Maybe the queasiness I’ve been feeling is only because of the extreme discomfort my people are coping with—not badly—at the moment. After all, as wandering from one succa to another and enjoying the harmony and people’s cleaving to what’s eternal brought home to me this past Shabbat, thevitality of this people and this Torah is something neither bulldozers nor bureaucrats can beat down.

Chag Simchat Torah Sameach.

Comments:
bs"d

Today was my daughter's Bat Mitzva. It was in Prospect Park yeshiva and there were around 100 women and girls of all ages. The Bat Mitzvah was in solidarity with the people of Gush Katif. There was the usual singing, dancing and fun but there was also solidarity with the people of Gush Katif.The girls really got into writing letters and including 99Cent items in their packages to Gush Katif. You can see the intensity in their expressions and their understanding that this chesed is real. They really wanted those girls from Gush Katif to in some way know them that they care. They won tickets from dancing etc and with their tickets they bought prizes which they could keep or send to the people of Gush Katif. It was l'ilui Nishmas my Father z"l Yosef Zeev ben Moshe who in his lifetimes had many startovers. His first family was wiped out in the Holocaust. He remarried my Mother and had us. He tried various businesses until he became a zipper manufacturer. At age 65 he liquidated because selling the business wasn't an option because of the competition from the East. He started a the bottom this time as an employee and worked his way up. 15 years later at the age of 80 he suffered a stroke and once again, started over with OT and PT his new job. He relearned to walk and do steps and went to shul twice a day and wrote Tzedaka checks as well as bookkeeping. For 8 years he was productive in this way.

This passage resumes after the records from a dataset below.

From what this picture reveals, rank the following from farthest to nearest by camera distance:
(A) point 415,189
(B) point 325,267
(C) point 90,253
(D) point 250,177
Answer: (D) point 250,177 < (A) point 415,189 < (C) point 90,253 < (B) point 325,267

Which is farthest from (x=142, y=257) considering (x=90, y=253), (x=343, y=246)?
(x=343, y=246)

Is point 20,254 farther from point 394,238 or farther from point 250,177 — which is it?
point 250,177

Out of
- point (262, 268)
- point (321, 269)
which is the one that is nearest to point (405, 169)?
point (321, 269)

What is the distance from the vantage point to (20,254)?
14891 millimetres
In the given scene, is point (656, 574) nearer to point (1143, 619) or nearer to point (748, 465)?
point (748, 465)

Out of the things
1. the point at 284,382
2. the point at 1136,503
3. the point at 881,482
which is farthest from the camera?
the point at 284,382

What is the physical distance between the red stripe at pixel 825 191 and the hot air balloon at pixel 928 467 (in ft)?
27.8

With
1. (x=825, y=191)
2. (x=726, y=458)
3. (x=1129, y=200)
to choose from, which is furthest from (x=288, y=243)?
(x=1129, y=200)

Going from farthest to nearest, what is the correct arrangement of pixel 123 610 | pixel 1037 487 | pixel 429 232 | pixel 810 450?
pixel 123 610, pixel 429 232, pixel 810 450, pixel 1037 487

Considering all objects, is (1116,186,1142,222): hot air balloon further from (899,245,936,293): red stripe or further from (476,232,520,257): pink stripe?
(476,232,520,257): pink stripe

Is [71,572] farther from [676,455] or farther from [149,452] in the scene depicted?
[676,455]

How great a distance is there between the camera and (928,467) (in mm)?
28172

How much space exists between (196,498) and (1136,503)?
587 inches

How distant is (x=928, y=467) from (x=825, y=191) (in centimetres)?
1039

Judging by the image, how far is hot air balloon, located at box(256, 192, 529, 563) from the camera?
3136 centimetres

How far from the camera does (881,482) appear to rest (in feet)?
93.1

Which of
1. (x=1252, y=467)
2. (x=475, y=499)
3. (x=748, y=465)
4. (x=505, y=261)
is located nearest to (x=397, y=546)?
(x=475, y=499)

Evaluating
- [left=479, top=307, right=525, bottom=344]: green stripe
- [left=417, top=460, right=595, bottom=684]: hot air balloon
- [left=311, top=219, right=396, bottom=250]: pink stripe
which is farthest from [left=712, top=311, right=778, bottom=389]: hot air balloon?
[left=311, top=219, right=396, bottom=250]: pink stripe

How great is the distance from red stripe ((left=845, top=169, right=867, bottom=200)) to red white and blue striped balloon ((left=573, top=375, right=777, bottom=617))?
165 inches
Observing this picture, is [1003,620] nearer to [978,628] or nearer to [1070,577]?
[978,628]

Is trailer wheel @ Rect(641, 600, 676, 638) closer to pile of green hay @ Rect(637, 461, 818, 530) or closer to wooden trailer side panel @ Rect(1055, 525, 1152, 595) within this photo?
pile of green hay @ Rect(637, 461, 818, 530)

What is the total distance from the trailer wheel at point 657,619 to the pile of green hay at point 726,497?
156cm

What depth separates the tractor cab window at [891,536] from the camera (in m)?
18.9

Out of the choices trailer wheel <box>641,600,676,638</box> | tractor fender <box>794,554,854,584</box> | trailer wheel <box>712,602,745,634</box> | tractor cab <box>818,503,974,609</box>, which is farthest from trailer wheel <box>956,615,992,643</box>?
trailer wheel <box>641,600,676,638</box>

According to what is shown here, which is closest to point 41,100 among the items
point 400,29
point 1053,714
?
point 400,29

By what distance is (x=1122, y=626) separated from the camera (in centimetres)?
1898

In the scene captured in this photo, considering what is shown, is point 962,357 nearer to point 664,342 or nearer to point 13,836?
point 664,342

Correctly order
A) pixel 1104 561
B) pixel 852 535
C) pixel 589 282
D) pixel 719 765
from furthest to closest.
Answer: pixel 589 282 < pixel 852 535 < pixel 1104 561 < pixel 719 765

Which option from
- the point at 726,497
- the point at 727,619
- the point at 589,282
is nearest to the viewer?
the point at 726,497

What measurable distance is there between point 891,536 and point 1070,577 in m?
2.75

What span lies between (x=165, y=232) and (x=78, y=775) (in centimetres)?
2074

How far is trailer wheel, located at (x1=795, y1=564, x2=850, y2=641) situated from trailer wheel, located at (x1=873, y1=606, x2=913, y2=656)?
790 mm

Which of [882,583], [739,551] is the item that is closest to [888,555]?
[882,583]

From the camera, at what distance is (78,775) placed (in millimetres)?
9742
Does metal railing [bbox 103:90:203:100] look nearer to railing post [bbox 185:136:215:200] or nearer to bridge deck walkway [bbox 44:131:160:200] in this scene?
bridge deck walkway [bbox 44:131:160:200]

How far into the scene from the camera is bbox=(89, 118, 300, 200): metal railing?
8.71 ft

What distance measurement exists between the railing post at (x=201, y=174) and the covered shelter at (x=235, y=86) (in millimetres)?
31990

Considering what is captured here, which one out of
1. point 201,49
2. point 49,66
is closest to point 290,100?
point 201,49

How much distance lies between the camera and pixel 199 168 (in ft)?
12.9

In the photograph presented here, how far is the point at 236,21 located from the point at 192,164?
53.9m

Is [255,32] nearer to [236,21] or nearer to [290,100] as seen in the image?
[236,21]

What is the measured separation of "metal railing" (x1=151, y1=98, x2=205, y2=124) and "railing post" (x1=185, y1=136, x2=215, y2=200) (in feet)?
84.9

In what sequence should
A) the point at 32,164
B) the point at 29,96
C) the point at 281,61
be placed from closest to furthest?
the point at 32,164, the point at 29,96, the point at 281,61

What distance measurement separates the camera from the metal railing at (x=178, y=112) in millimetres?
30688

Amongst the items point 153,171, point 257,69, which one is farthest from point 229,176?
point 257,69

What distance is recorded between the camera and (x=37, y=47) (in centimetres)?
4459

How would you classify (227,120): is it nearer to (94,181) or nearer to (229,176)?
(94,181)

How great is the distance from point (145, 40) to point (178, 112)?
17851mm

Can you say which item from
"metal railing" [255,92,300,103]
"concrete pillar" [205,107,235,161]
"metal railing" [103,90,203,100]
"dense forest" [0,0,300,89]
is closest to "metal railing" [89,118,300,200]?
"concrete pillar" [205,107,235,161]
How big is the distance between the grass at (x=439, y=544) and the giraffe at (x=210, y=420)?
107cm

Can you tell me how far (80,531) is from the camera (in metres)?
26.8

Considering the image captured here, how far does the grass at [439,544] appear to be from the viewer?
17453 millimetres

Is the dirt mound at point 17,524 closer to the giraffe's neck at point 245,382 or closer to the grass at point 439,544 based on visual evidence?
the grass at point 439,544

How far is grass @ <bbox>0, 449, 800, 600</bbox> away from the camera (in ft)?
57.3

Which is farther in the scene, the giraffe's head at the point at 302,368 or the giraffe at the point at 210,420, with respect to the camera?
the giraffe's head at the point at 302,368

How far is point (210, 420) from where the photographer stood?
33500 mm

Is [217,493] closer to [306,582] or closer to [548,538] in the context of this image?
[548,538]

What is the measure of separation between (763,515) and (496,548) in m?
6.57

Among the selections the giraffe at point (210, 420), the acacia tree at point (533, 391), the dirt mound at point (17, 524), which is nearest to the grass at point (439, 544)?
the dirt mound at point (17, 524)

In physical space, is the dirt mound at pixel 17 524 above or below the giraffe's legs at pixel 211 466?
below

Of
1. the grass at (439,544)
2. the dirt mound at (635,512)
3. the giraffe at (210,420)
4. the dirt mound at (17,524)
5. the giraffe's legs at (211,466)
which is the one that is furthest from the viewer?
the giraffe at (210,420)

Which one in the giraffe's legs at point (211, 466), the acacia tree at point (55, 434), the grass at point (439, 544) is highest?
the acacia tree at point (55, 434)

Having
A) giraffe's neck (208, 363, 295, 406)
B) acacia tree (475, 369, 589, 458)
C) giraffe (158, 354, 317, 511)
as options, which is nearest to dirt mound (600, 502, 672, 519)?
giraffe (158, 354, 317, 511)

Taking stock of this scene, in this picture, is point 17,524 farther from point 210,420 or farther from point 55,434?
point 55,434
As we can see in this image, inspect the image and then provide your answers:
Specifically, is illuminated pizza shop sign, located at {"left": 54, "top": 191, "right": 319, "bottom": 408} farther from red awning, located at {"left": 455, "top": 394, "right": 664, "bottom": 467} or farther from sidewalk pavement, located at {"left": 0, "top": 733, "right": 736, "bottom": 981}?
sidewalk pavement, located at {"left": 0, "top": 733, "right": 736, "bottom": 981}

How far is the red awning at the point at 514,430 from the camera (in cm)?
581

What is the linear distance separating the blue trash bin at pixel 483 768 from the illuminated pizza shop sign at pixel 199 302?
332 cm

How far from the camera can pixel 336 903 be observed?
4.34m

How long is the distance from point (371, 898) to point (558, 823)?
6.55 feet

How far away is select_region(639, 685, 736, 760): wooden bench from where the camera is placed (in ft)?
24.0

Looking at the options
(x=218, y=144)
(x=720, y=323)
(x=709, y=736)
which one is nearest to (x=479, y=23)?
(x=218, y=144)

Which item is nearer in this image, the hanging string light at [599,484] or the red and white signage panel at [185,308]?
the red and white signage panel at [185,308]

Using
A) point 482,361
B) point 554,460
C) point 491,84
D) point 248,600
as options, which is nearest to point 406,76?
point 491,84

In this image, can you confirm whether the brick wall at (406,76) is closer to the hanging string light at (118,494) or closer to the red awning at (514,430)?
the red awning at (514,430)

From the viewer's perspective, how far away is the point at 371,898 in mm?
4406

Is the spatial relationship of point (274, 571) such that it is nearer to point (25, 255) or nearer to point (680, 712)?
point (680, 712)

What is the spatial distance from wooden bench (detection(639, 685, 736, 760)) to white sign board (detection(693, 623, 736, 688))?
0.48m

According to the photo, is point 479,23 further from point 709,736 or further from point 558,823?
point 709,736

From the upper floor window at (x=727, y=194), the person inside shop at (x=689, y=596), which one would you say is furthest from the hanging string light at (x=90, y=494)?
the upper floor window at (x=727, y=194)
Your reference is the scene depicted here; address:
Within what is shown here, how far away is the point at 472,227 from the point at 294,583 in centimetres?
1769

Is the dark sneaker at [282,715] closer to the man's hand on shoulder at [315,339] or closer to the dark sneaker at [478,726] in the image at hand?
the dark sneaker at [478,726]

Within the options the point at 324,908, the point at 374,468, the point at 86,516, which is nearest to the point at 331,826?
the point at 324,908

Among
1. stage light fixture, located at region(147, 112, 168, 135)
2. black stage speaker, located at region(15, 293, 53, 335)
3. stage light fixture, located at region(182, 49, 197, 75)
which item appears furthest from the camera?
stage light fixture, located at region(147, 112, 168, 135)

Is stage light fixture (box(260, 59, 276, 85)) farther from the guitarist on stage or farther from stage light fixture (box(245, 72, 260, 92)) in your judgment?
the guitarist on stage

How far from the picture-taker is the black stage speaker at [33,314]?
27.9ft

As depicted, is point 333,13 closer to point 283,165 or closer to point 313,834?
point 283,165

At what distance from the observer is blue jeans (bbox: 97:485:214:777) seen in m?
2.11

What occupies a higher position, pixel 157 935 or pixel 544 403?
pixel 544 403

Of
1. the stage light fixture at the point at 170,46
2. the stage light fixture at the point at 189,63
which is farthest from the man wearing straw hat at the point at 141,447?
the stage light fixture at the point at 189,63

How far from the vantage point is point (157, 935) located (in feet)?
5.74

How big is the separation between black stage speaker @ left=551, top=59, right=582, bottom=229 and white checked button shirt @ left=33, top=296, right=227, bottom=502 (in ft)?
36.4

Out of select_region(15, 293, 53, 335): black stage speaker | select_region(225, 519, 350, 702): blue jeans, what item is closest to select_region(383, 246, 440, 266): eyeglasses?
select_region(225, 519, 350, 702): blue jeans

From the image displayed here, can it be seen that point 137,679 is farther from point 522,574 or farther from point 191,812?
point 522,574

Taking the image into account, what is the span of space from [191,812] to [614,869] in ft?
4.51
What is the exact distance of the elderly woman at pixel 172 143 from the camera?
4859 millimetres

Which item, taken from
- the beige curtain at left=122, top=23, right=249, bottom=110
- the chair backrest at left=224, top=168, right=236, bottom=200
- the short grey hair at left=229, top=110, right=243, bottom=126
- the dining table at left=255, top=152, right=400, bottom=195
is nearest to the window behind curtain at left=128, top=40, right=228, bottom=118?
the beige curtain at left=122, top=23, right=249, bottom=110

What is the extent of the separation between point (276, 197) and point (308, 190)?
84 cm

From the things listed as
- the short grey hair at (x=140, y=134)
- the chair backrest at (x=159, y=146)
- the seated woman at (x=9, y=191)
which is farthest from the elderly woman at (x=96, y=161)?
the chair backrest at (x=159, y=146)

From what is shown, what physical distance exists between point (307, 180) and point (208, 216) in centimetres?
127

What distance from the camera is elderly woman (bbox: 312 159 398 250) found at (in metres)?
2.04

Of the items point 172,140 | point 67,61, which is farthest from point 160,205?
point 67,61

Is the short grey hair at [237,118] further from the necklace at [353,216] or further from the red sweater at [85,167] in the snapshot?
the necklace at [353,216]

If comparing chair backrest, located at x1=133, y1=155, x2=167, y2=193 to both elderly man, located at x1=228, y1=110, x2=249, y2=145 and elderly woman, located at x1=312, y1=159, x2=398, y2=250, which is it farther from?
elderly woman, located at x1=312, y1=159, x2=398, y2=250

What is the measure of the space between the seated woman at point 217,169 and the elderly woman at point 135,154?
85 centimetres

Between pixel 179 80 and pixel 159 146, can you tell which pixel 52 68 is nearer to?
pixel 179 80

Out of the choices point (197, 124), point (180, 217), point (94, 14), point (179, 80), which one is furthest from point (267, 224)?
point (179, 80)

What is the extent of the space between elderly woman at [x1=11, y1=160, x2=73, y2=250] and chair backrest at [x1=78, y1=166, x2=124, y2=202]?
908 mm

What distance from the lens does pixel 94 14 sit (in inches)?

His last year it was downhill but he really gave it all he had. The Bat Mitzva was also Li'lui my mother-in-law who was 15 years old at the time Nazi Germany took over Poland and was in the Warsaw Ghetto and Concentrations camps for 4 years at least. She too started over always with a love of life and full of hope.

I rewatch the TV video of the expulsion of Neve Dekalim and I cry. "Al Tastir Paneicha Mimeni". We pray that once again we will be zocheh that Hashem will shine his face upon us and we will be saved. - Vehair Panecha venivashea" as we say after lichtbenching.